These Vegetable Fritters are one of those dishes that if you have vegetables to use up in the fridge, this is a great way to get rid of them.
You could use almost any vegetable you want here, keeping in mind the water content of the vegetable, which will change the consistency of the batter.
I don't have kids, but I bet they will love these. The great thing about Vegetable Fritters is that you can hide loads of veggies in the batter.
Even the pickiest eaters who claim to hate veggies won't realize all the vegetables they are eating.
Want your kids to try a broccoli recipe they'll love? Try my Broccoli Fritters. They go great with hummus.
Jump to:
My Tofu Frittata is another great place to sneak in some veggies. It is another versatile recipe where you can add whatever veggies you want. It is also one where you can spice it up or down.
Corn and red pepper add a sweet element to these veggie fritters, while red onion, chickpea flour, and a bunch of spices add a savory element.
If Vegan Chipotle Ranch Dressing is too spicy for your tastebuds or your kiddos, check out my Vegan Ranch Dressing - it is quite tame! It has all the same fresh herbs without the spicy smoky flavor.
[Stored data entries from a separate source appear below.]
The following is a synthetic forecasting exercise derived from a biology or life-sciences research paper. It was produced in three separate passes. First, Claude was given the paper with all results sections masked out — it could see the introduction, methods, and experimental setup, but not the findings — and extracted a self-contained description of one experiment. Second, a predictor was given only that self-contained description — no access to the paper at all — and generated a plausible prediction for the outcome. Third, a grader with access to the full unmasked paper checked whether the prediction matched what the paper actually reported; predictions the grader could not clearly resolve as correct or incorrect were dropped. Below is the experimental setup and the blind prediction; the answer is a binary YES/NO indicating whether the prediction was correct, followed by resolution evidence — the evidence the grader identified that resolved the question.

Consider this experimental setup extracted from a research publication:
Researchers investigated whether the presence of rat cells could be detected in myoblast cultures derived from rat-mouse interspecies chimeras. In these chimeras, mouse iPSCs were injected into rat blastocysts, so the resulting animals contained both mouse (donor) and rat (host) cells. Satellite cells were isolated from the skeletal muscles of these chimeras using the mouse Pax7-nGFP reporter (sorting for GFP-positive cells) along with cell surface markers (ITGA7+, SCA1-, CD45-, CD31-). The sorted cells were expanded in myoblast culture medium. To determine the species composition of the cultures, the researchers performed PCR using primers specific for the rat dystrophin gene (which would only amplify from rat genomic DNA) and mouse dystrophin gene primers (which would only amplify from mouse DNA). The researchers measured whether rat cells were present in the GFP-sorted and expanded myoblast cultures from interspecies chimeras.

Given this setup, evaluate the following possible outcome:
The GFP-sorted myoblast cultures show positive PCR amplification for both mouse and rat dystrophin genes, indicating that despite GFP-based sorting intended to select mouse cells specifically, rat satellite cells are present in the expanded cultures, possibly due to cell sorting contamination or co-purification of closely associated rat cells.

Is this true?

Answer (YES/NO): NO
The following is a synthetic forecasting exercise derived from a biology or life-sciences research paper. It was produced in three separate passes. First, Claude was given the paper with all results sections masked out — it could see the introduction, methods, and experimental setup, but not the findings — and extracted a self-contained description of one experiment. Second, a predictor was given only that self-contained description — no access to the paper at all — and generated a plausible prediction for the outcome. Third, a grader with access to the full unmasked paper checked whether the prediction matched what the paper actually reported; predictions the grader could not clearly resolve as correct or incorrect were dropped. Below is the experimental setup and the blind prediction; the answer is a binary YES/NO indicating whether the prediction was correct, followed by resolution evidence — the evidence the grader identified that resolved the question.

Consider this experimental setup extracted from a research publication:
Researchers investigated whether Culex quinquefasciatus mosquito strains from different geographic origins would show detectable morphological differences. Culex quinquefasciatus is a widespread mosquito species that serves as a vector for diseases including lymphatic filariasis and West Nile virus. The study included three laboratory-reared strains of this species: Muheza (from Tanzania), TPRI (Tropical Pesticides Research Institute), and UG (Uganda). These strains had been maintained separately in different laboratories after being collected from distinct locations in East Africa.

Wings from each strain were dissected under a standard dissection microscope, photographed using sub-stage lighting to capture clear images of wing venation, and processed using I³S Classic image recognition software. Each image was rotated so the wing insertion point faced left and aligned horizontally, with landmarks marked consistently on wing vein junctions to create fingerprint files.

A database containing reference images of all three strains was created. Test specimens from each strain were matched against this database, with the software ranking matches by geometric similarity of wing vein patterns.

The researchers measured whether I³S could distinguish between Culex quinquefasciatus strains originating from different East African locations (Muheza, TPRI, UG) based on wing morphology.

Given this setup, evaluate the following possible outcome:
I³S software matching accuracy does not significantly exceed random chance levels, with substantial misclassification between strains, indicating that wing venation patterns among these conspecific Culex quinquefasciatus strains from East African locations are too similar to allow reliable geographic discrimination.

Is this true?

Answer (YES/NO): NO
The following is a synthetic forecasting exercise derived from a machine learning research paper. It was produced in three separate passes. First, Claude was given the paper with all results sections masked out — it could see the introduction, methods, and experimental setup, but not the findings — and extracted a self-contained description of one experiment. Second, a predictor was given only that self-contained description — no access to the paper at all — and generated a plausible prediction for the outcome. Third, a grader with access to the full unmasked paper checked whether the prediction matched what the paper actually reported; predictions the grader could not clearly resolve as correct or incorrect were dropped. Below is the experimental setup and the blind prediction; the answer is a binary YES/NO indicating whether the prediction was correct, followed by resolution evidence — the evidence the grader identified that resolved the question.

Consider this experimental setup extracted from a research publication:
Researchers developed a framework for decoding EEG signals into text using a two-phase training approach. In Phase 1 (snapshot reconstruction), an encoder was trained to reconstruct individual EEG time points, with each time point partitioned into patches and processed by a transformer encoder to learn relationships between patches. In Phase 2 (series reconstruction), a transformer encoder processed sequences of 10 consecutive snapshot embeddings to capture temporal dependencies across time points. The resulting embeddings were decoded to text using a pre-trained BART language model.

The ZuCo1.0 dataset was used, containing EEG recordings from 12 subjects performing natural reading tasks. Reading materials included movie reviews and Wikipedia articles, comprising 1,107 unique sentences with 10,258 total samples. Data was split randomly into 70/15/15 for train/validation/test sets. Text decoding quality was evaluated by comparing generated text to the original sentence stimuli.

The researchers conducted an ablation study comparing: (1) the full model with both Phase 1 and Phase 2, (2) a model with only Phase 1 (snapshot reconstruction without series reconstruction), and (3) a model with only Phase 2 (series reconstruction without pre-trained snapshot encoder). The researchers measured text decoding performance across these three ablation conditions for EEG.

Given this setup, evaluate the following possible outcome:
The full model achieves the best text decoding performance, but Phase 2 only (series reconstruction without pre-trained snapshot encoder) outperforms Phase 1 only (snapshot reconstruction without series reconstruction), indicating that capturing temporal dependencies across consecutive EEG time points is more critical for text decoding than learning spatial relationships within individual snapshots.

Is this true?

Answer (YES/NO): YES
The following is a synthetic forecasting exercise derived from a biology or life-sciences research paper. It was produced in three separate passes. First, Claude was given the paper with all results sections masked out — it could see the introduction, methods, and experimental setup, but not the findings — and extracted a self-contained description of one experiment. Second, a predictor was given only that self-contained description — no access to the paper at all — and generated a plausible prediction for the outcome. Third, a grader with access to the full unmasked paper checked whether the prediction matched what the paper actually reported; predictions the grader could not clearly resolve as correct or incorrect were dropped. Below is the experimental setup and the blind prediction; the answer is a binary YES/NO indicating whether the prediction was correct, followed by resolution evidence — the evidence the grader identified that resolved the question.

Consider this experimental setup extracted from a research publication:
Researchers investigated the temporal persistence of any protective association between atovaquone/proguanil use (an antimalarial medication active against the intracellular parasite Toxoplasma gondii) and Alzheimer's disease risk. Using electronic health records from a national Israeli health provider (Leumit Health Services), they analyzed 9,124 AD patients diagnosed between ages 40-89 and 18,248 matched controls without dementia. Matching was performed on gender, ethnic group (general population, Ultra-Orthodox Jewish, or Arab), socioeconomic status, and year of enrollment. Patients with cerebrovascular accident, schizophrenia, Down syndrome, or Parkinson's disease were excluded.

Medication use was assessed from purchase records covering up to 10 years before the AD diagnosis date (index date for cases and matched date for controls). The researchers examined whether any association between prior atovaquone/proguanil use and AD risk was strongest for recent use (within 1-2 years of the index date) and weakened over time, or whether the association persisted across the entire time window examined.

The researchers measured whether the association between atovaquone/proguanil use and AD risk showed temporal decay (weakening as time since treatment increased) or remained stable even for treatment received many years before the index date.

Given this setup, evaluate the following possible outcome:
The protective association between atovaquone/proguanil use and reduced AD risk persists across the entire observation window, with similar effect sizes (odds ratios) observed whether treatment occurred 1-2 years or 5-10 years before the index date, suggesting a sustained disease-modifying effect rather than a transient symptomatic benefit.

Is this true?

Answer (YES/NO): YES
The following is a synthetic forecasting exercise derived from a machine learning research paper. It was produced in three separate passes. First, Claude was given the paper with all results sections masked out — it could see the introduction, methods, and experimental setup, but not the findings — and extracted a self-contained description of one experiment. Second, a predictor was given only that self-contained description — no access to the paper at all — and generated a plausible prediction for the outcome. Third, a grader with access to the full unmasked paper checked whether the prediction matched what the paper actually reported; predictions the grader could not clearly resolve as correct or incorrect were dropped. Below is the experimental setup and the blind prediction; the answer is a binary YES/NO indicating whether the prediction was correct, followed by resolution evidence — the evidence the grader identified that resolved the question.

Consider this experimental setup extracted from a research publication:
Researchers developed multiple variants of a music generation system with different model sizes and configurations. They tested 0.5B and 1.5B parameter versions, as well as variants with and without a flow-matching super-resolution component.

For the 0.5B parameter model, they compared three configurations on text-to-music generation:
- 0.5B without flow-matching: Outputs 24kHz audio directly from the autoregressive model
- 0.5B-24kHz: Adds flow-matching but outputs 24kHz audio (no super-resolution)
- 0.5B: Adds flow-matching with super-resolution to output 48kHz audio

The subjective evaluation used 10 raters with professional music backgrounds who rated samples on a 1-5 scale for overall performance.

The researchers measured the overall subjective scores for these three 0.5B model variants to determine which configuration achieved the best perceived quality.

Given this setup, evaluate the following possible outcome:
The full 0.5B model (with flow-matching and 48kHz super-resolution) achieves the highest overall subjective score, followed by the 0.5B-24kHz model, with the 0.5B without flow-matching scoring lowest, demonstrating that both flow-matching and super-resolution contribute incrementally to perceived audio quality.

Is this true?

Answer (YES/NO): NO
These crispy Vegetable Fritters are fast and easy to make. I ate them for dinner, but they would also work well as an appetizer, side dish or snack. You could make extra and pack them for lunch to eat at work.
🧾 Ingredients
- Chickpea flour: I used chickpea flour because I love the taste with the veggies. While I have not tried this recipe with other flours, you could experiment with others. Rice flour or a gluten free 1:1 baking flour would also work.
- Water: To make the batter.
- Cumin, cayenne pepper, paprika, garlic powder: Add warming spicy flavors. Use your favorite spices.
- Salt: Enhances flavors.
- Red onion: I used red onion, but green onion would also work well.
- Red bell pepper and corn: Add a sweet flavor. You could use your favorite veggies. See below for suggestions.
- Parsley: You could leave it out or use other herbs.
- Vegetable oil: To fry the fritters. You could also use avocado oil, sunflower oil or another high heat oil.
To see the full list of ingredients with measurements and instructions, see the recipe card at the bottom of this post.
📖 Variations / Additions
While you can use about any vegetable you like with these vegan fritters, you'll need to know how to prep them. For high water content veggies, you'll want to get out as much water as possible.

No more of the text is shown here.